Android app stores. The justification for prohibition varies. Steve Jobs once told a user that 
Apple does “believe we have a moral responsibility to keep porn off the iPhone,” though some 
speculate these policies are intended to avoid liability and the optics of taking a commission 
from sex work. The result doubtlessly harms individual sex workers—as I’ve mentioned often 
throughout this book, applications strongly outperform browser-based experiences in terms of 
usage and monetization—though pomography, as a category, still thrives. Videos and photos 
work well enough from a mobile web browser, and by and large, consumers are not deterred by 
the need to use them. 

But as we’ve seen, richly rendered VR and AR experiences are essentially impossible via 
mobile web browsers. Accordingly, the policies of Apple, Amazon, Google, PlayStation, and 
others effectively block the entire category’s advancement. Some might see this as a good thing; 
others could argue it deprives sex workers of higher incomes and greater safety. 


Fashion and Advertising 


For the past 60 years, virtual worlds have been largely ignored by advertisers and fashion houses. 
Today, less than 5% of video gaming revenue comes from advertising. In contrast, most major 
media categories, such as TV, audio (inclusive of music, talk radio, podcasts, and so on), and 
news generate 50% or more of their revenues from advertisers, rather than audiences. And 
although hundreds of millions entertain themselves in the virtual worlds each year, 2021 was the 
first time that brands such as Adidas, Moncler, Balenciaga, Gucci, and Prada saw these spaces as 
deserving of any real attention. This will need to change. 

Advertising in virtual spaces is difficult for a few reasons. First, the gaming industry was 
“offline” for the first several decades and each title took years to produce. As a result, there was 
no way to update a game’s in-game advertising, meaning any placed ads could quickly become 
out of date. This is also why books typically lack ads, save for those promoting the author’s other 
works, even though newspapers and magazines historically relied upon them. Ford won’t pay 
much for an ad that, for most readers, is touting the “specs” of an old car (Ford would probably 
consider such impressions harmful). Technical limitations of this kind no longer exist for video 
games, as they can now be updated over the internet, but the cultural consequences endure. With 
the exception of casual mobile games like Candy Crush, the gaming community is largely 
unfamiliar with and highly resistant to in-game advertising. Even though few consumers of 
television, print magazines and newspapers, and radio enjoy the ads that often litter these 
mediums, ads have always been part of the experience. 

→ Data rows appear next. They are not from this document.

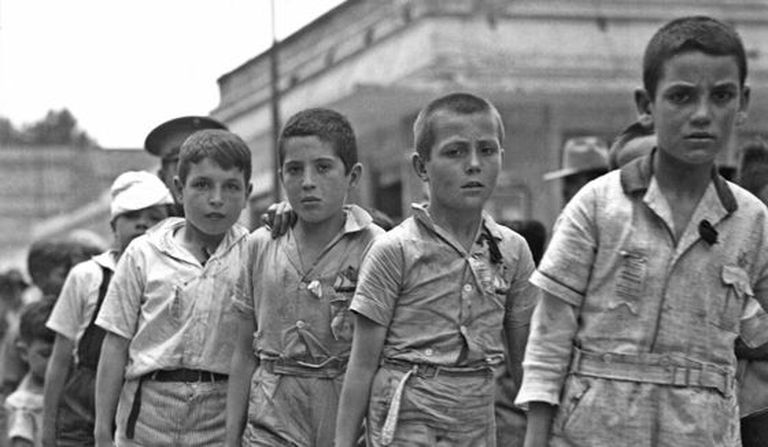 A group of Spanish children in exile in Veracruz state.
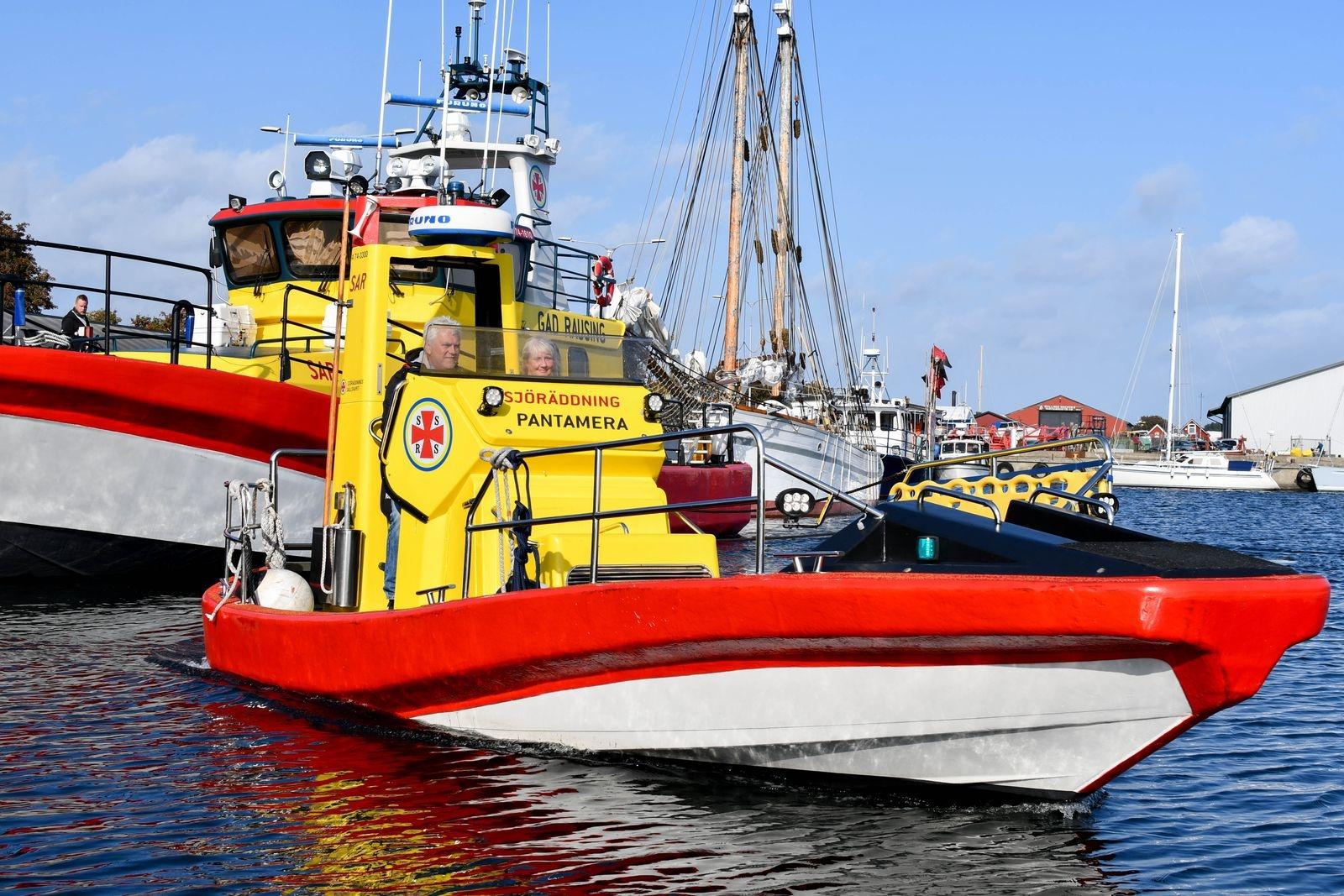 Anders Ring och Anna Agger tog Skillinge Sjöräddningssällskaps nyförvärv, båten Rescue Pantamera, på en uppvisningstur i hamnen.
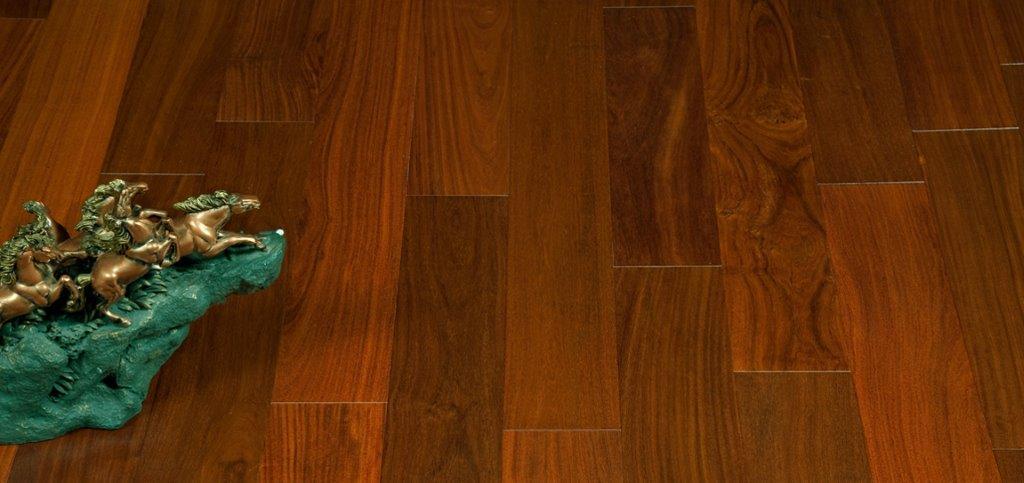 Santos Mahogany Exotic Hardwood Flooring Hero 1 Carpet Hardwood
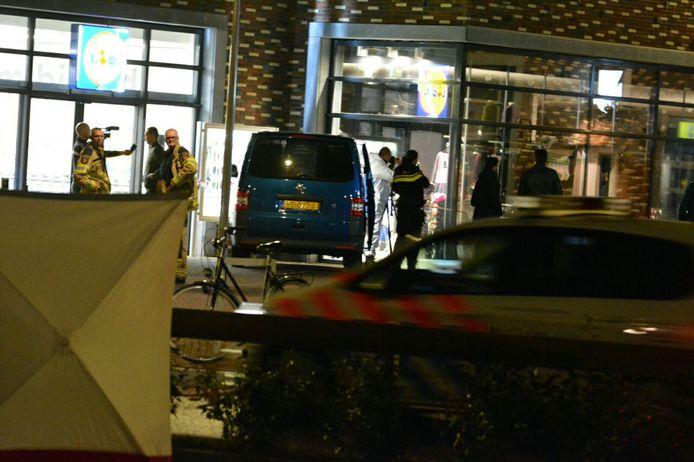Plofkraak winkelcentrum Keizerslanden Deventer.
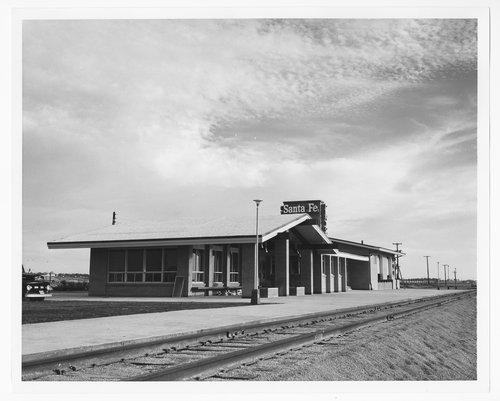 Atchison, Topeka and Santa Fe Railway Company depot, Denton, Texas - Page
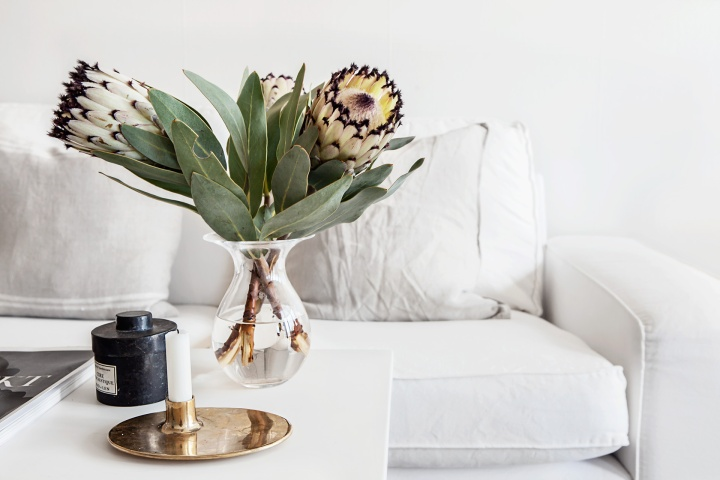 Grevgatan Östermalm Blomma soffa ljus vardagsrum Fantastic Frank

The bigger issue might be determining what an ad is or should be in a real-time rendered 3D 
virtual world—and how to price it and sell it. For much of the 20th century, most ads were 
individually negotiated and placed. That is, someone at a company like Procter & Gamble would 
work with someone at CBS so that an Ivory Soap ad would air as the first commercial in the 
second ad block in the 9 p.m. airing of I Love Lucy and at a specific price. Most digital 
advertising today is done programmatically. For example, advertisers will say who they want to 
target, with what ads (a banner image, a sponsored social media post, a sponsored search result, 
and so on), up until a certain amount of money has been spent at a given cost-per-click or a set 
amount of time has transpired. 

Finding the core “ad unit” for 3D-rendered virtual worlds is a challenge. Many games have 
in-game billboards, including the PlayStation 4 game Marvel’s Spider-Man, which is set in 
Manhattan, and the cross-platform hit Fortnite. However, their implementations are quite 
different. The size of these posters might vary by multiples, meaning a different image would 
likely be needed for one versus another (whereas Google Ad Words work regardless of screen 
size). In addition, players might pass by these posters at varying speeds, from varying distances, 
and in various situations (a leisurely walk versus an intense firefight). All of this makes it hard to 
value either game’s billboards, let alone buy them programmatically. There are many other 
potential ad units inside a virtual world—commercials played by in-game car radios, virtual soft 
drinks branded like real-world ones—but these are even harder to design for and measure. Then 
there are the technical complexities of inserting personalized ads into synchronous experiences, 
determining when an ad should be shared with your friends or not (it makes sense for the whole 
squad to see a banner for the next Avengers movie, but not necessarily for a medicinal cream), 
and so on. 

Augmented reality advertising is conceptually easier, as the canvas for said ads is the real 
world rather than myriad virtual ones, but the execution is perhaps even harder. If users are 
inundated with unprompted or obtrusive ads overlayed atop the real world, they’ ll change 
headsets. The risk of these ads causing an accident is also high. 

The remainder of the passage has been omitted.